**Selected passage:**
- - -
Sailing on history

The day the America's Cup came to town…

It's not every day that one finds one's self the chance to embark on a journey aboard a piece of Australian sporting history. One such opportunity presented itself to myself and Roger Fawcet of the Port Curtis Sailing Club last week with the visitation of two Australian 12m America's Cup vessels on their voyage south to Sydney for full restoration via Mooloolaba and Brisbane.

Roger and I left Gladstone on Steak N Kidney (KA14) in the company of Australia (KA5) in good weather just after 0900, sailing down the harbour and heading out beyond the fairway buoy before following the coast down towards 1770, and tacking out to sea towards Lady Elliott Is, which was to become our last sight of land Friday night, with some frightful looking weather building up from 1770 towards Bundaberg.

After checking in with the Bundaberg VMR and being assured that the weather was travelling along the coast for the most part, we continued out to sea towards Lady Elliott Island in fairly good weather where we turned towards the Sandy Cape on the northern tip of Fraser Is, which was sighted just after sunrise Saturday morning as we sailed along the seaward side of it.

We dodged at least 2 formidable thunderstorms Saturday afternoon, south of Indian Head, but got hit by torrential rain at which point we lost sight of Australia 2 which was at least 10nm behind us and remained in our wake for the rest of the trip. We elected at that point to work back out to sea to try and avoid the worst of the storms and scuds as they seemed to be building and tracking along the coast.
- - -
[Dataset entries]
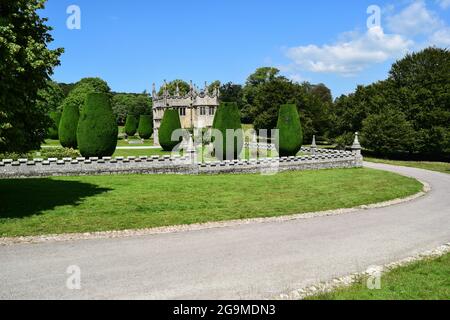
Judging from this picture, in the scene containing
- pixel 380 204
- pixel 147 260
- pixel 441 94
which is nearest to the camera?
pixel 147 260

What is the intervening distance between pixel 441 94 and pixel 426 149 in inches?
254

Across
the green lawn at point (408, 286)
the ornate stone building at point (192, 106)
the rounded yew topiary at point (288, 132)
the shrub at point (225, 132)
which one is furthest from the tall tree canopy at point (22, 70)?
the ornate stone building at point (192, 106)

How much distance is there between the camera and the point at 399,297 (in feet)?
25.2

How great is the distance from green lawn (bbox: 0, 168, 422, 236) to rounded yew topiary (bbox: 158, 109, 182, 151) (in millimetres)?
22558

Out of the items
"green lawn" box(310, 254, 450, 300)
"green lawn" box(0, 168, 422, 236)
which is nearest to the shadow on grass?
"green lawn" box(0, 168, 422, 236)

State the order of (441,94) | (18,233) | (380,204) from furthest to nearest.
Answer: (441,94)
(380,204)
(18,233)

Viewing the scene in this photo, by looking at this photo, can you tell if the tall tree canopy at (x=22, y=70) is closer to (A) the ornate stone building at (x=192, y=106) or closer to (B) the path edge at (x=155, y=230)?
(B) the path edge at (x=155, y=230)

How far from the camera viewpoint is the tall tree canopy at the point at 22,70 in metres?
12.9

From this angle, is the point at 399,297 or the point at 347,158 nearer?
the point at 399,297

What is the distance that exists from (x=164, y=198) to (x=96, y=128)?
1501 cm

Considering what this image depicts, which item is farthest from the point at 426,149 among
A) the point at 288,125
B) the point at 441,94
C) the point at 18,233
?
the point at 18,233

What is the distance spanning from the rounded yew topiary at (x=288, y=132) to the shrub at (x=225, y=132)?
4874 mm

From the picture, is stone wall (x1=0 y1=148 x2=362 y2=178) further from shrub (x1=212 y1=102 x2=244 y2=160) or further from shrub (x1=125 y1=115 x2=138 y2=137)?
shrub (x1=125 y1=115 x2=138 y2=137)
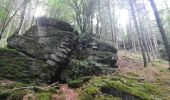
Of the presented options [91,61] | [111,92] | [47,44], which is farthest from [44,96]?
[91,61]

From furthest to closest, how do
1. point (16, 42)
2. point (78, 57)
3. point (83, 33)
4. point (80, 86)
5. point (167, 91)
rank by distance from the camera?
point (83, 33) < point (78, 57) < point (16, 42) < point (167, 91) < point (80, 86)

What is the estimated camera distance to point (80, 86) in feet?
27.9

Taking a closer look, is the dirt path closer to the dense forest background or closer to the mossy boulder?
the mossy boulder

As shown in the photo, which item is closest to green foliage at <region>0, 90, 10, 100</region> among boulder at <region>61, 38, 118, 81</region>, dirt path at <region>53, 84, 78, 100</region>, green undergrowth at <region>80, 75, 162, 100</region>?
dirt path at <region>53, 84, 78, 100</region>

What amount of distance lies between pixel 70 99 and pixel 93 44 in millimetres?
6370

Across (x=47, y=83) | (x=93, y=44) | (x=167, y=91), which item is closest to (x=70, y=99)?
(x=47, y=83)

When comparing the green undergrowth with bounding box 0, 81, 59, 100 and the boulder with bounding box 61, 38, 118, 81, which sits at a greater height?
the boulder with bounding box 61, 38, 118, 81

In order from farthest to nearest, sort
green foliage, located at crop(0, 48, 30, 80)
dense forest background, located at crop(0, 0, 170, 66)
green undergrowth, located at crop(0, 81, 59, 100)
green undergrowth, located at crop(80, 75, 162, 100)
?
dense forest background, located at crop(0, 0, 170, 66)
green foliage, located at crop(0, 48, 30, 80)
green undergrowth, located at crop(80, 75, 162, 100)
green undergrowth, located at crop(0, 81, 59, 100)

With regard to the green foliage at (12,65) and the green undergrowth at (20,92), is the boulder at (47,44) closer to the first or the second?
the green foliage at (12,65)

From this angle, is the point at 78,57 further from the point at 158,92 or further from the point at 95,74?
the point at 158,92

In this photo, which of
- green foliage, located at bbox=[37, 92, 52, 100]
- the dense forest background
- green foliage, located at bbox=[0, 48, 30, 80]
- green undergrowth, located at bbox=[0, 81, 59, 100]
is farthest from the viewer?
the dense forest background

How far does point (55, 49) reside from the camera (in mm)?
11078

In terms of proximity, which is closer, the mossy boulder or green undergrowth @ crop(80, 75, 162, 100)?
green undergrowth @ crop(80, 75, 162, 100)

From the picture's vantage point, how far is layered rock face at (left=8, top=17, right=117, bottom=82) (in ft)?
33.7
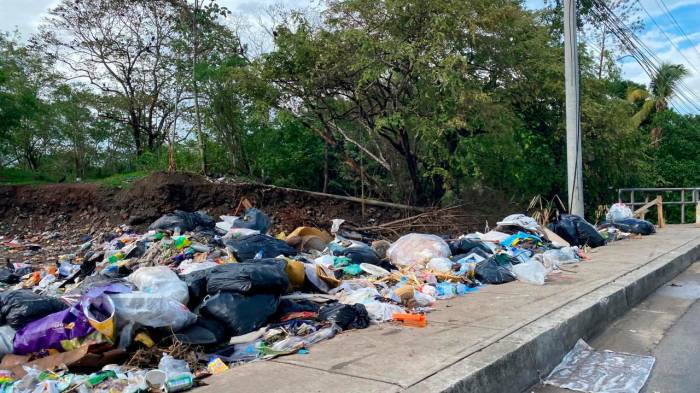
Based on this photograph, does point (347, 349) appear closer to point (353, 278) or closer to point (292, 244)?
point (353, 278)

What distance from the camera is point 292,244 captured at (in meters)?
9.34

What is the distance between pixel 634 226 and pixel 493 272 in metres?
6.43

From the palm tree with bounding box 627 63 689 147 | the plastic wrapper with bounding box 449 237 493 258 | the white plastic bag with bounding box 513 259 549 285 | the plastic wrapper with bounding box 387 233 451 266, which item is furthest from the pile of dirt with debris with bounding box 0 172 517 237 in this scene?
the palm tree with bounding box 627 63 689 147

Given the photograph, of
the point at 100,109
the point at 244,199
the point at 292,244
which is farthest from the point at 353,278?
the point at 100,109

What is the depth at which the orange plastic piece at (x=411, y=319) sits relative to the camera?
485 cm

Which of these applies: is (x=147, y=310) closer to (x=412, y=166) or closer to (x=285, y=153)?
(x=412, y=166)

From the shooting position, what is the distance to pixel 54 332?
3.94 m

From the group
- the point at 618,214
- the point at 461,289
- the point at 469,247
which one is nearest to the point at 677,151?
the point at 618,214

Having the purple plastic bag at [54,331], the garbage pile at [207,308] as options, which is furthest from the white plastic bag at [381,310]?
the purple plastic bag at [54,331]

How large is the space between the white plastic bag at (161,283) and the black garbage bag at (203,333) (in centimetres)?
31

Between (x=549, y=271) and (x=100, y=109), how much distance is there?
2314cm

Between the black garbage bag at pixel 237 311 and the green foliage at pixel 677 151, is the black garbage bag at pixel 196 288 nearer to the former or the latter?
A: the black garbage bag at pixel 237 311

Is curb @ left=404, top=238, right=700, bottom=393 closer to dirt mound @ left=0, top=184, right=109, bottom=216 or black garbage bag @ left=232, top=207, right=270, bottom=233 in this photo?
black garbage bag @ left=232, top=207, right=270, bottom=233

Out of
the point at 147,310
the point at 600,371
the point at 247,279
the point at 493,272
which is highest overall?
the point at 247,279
- - -
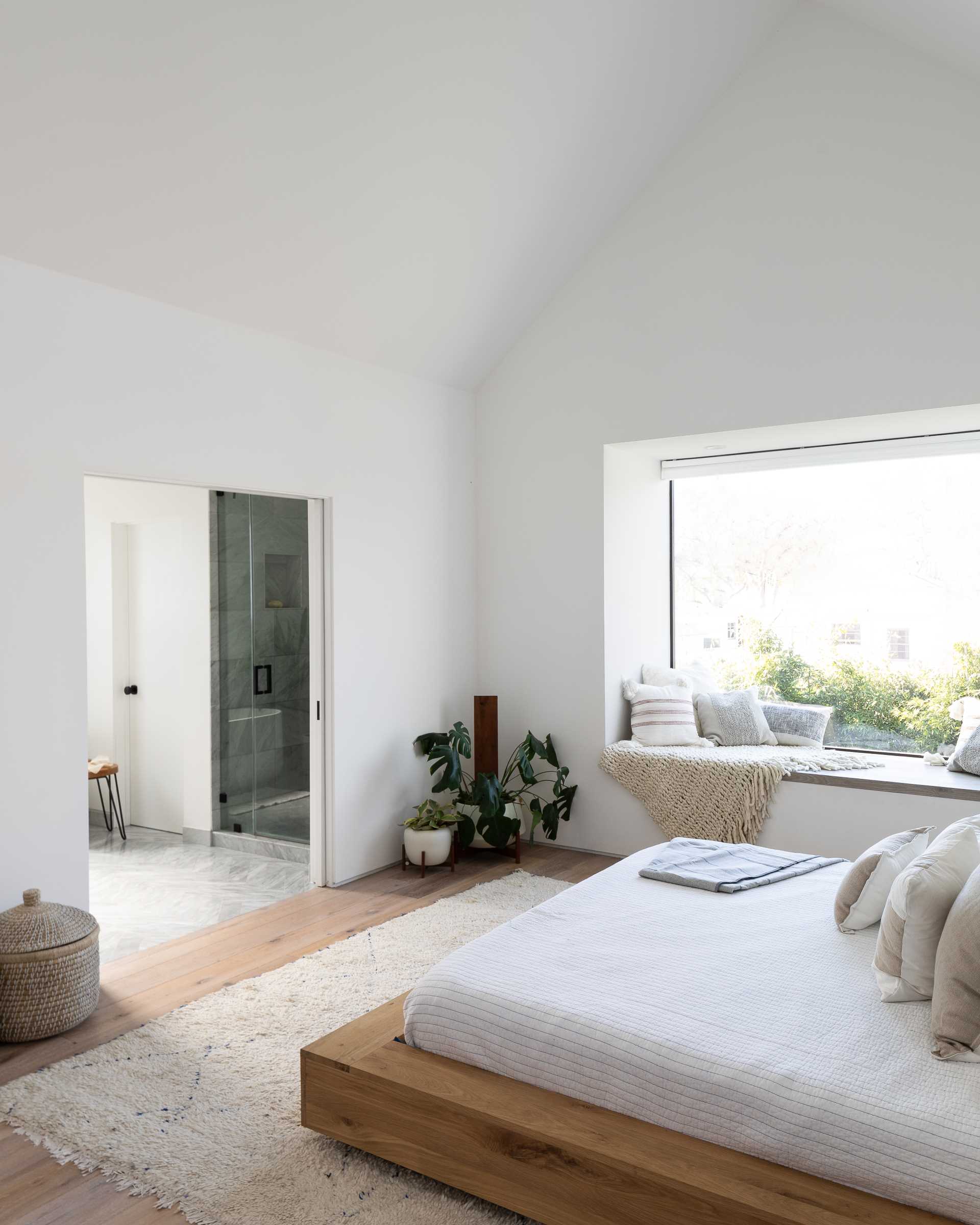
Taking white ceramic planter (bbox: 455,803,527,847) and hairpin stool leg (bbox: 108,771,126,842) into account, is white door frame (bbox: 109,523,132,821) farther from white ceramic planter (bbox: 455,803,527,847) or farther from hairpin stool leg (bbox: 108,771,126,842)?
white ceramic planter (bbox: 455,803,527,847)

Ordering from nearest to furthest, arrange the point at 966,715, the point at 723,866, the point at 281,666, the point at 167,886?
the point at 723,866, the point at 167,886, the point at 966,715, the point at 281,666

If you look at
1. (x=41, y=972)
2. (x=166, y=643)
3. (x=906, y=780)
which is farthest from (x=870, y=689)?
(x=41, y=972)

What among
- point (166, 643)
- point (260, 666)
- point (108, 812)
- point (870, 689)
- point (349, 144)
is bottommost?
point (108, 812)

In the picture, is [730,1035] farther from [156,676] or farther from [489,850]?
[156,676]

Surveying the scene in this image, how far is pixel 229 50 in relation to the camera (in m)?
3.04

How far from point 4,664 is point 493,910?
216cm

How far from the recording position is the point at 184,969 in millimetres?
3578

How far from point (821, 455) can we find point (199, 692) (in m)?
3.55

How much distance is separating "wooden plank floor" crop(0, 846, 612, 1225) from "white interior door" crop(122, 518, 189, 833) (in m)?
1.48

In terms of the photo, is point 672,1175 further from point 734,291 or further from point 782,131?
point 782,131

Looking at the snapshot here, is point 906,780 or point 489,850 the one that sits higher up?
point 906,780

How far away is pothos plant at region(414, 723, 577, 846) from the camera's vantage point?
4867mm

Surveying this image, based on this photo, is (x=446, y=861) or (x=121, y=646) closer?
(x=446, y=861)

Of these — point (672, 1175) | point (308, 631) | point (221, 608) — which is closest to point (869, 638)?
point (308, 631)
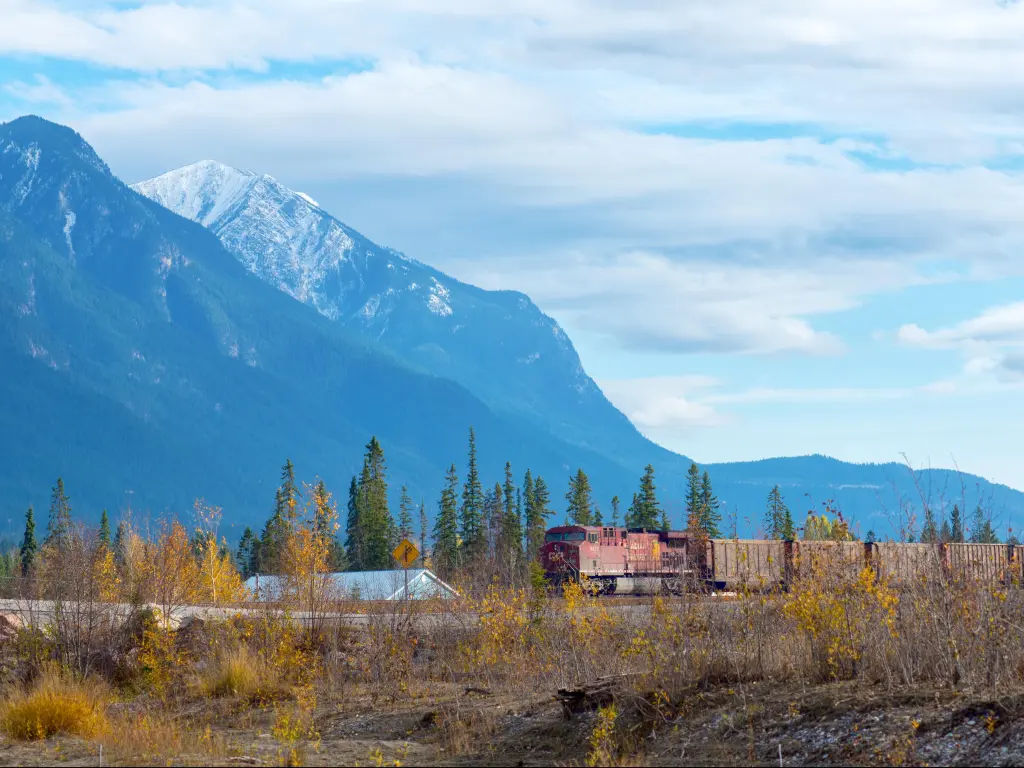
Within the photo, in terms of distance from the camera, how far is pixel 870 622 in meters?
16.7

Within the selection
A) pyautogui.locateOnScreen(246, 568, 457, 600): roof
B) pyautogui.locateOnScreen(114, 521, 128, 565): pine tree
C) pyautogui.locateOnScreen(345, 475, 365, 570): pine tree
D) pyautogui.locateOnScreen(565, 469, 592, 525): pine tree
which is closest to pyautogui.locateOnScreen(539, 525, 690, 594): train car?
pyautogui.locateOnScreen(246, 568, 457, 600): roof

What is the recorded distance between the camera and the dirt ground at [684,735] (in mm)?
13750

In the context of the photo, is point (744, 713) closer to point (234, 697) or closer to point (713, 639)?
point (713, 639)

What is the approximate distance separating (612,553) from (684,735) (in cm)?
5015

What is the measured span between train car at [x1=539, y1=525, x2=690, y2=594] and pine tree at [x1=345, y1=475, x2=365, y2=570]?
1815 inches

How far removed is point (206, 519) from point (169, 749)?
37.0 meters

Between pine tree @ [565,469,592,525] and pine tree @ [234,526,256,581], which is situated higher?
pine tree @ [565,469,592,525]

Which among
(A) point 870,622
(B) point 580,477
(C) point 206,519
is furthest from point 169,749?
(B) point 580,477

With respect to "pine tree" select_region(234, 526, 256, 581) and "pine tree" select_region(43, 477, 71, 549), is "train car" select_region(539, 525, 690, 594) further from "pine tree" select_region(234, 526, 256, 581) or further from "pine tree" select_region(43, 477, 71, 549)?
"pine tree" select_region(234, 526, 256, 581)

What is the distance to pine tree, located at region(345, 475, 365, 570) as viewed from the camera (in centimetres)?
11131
- - -
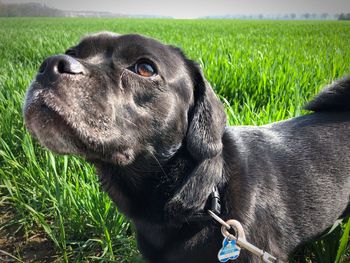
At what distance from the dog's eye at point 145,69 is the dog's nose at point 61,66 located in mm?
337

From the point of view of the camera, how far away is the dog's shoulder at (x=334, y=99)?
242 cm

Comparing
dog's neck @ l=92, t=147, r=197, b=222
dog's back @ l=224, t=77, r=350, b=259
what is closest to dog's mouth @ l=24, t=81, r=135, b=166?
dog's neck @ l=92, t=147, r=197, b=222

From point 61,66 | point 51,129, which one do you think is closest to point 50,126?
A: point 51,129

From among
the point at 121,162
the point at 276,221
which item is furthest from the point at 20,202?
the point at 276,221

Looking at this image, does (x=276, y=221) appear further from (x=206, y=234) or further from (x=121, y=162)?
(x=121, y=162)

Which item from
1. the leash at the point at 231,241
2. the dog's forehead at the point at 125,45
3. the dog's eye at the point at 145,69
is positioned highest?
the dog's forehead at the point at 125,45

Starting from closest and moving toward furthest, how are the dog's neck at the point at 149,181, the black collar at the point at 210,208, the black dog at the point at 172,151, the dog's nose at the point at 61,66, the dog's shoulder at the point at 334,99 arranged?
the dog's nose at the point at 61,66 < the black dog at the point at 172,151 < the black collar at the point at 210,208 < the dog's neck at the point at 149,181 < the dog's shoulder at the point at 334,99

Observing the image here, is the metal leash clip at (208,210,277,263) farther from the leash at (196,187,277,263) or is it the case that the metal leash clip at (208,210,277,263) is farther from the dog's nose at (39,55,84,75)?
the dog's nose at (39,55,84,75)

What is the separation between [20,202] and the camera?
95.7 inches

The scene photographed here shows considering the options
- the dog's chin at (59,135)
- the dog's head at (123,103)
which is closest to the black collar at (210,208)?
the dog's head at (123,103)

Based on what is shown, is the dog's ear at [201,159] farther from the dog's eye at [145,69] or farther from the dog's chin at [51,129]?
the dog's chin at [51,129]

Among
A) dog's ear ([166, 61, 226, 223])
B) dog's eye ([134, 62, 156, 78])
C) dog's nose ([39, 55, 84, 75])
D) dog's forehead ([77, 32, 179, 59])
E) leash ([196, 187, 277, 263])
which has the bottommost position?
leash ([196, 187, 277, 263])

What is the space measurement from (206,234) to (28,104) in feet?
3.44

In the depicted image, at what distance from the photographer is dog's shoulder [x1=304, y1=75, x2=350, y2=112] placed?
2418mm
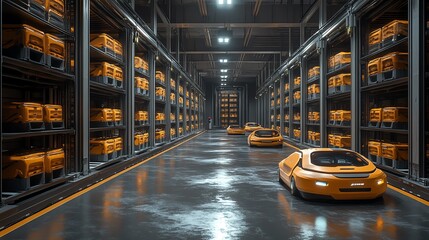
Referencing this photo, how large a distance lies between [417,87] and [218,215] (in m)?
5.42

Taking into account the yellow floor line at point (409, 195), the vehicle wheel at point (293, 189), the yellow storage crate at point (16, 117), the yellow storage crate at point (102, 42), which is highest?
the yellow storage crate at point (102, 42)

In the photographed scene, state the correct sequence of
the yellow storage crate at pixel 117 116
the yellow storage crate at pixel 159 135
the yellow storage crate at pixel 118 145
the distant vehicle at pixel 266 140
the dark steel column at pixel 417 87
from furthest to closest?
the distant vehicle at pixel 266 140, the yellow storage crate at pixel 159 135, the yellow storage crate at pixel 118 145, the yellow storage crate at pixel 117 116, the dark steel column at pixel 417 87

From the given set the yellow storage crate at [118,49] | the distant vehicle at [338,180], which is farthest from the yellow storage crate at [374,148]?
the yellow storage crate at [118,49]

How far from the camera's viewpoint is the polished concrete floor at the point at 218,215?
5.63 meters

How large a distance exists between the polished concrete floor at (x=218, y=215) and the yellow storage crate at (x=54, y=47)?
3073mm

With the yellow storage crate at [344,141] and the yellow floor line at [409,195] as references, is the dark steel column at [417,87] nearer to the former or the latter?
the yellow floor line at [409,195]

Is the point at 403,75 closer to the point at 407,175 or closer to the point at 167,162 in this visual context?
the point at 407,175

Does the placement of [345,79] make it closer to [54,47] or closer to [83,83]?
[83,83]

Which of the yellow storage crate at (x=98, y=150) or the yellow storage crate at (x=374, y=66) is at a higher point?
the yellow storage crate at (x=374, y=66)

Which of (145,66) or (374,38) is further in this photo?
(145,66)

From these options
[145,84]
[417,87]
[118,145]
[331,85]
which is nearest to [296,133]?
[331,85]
- - -
**What this task involves:** Reproduce word for word the part of the account of sailing the America's Cup yachts that starts at "It's not every" and ends at "Mooloolaba and Brisbane.".

**Response area:**
It's not every day that one finds one's self the chance to embark on a journey aboard a piece of Australian sporting history. One such opportunity presented itself to myself and Roger Fawcet of the Port Curtis Sailing Club last week with the visitation of two Australian 12m America's Cup vessels on their voyage south to Sydney for full restoration via Mooloolaba and Brisbane.